─── DATA SHOWN

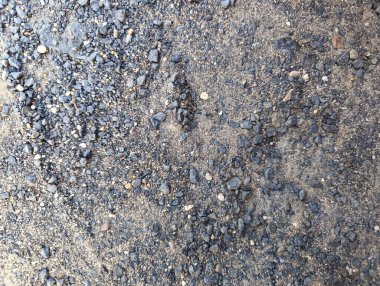 Kum ile karıştırılmış küçük çakıl taşlarının soyut arkaplanı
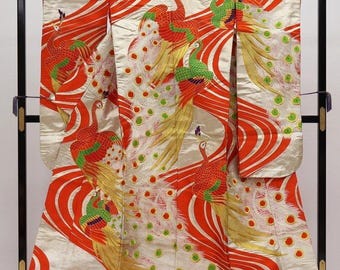May include: A traditional Japanese kimono with a cream-colored background and a vibrant design featuring red and orange swirling patterns. The kimono is adorned with embroidered peacocks in shades of red, green, and yellow, creating a striking visual.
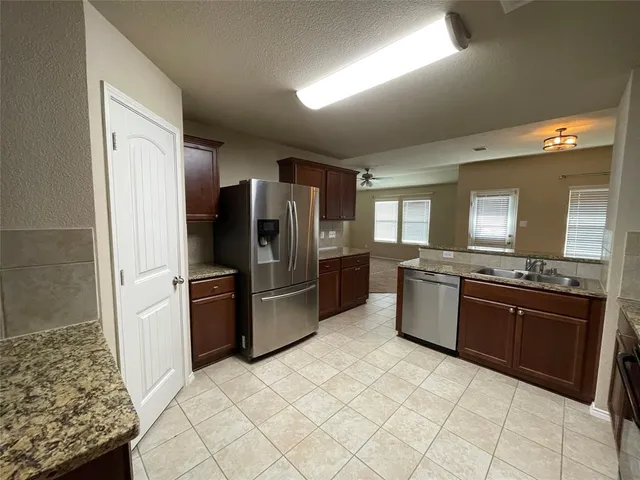 a kitchen with stainless steel appliances granite countertop a refrigerator and a stove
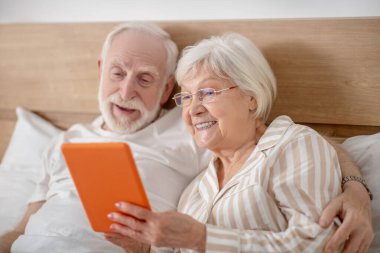 Yaşlı evli çift yatakta uzanıyor ve kitap okurken iyi vakit geçiriyor.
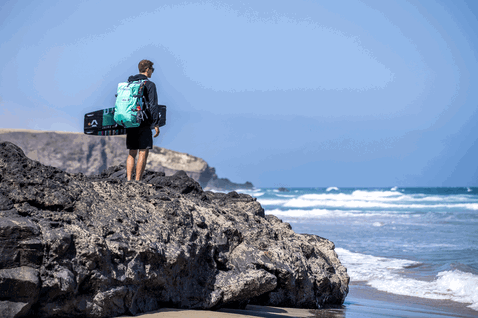 Duotone Dice LEI Kite beim Kitesurfen an felsiger Küste mit Ozeanwellen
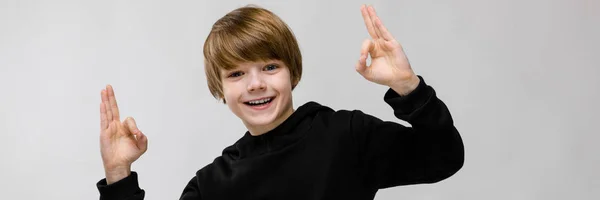 Portrait of adorable little happy smiling boy standing in studio showing ok sign on grey background — Stock Photo, Image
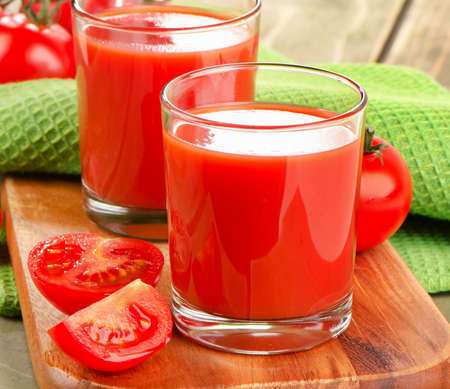 Tomato juice and ripe tomatoes  on  a wooden background. Selective focusの写真素材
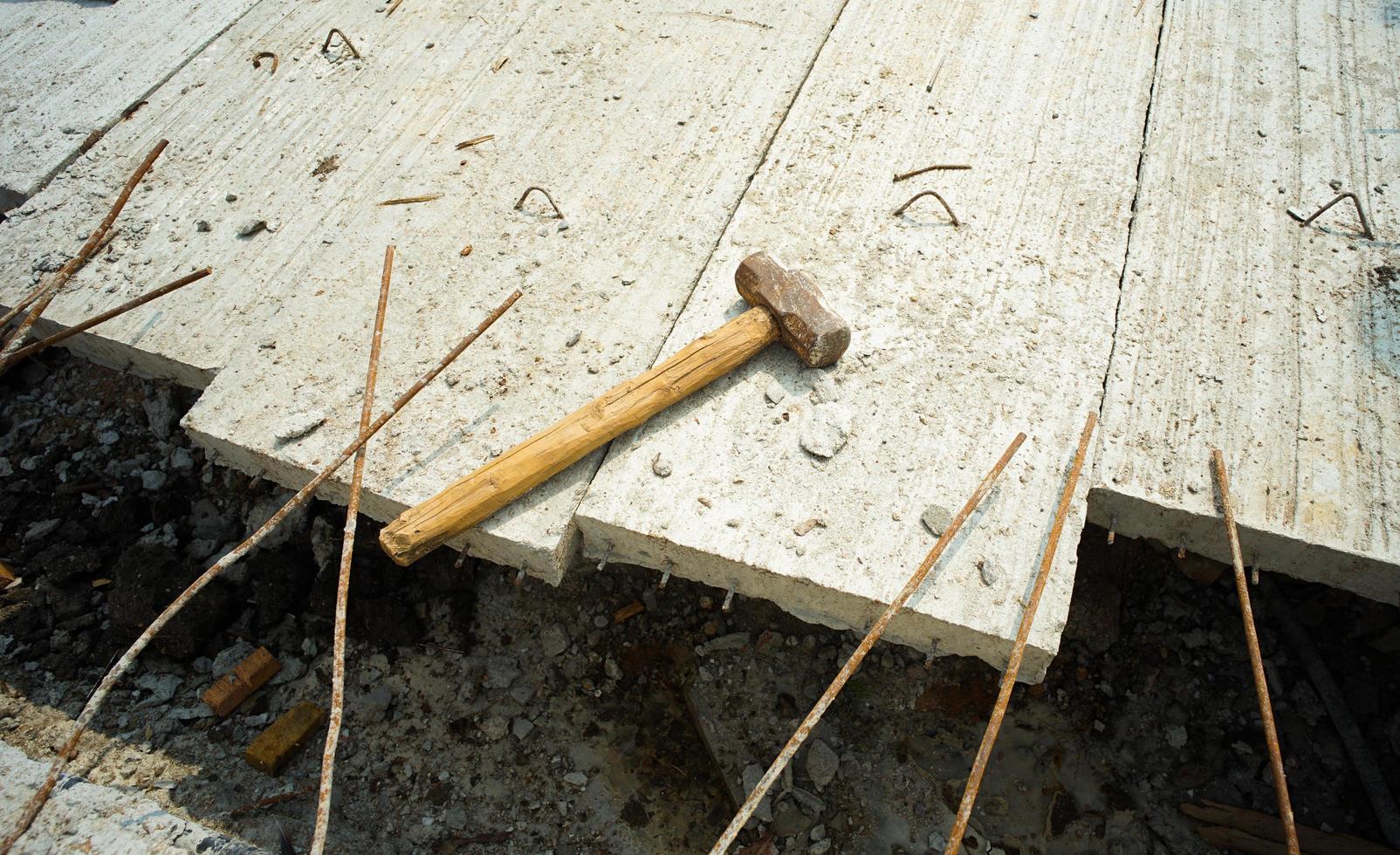 Hammer puts on the reinforcement steel of concrete floor photo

──────

▶ **YOUR TASK**
For each record above, write out its text exactly and skip any picture.

▶ **SOLUTION**
 Kum ile karıştırılmış küçük çakıl taşlarının soyut arkaplanı
May include: A traditional Japanese kimono with a cream-colored background and a vibrant design featuring red and orange swirling patterns. The kimono is adorned with embroidered peacocks in shades of red, green, and yellow, creating a striking visual.
 a kitchen with stainless steel appliances granite countertop a refrigerator and a stove
 Yaşlı evli çift yatakta uzanıyor ve kitap okurken iyi vakit geçiriyor.
 Duotone Dice LEI Kite beim Kitesurfen an felsiger Küste mit Ozeanwellen
 Portrait of adorable little happy smiling boy standing in studio showing ok sign on grey background — Stock Photo, Image
 Tomato juice and ripe tomatoes  on  a wooden background. Selective focusの写真素材
 Hammer puts on the reinforcement steel of concrete floor photo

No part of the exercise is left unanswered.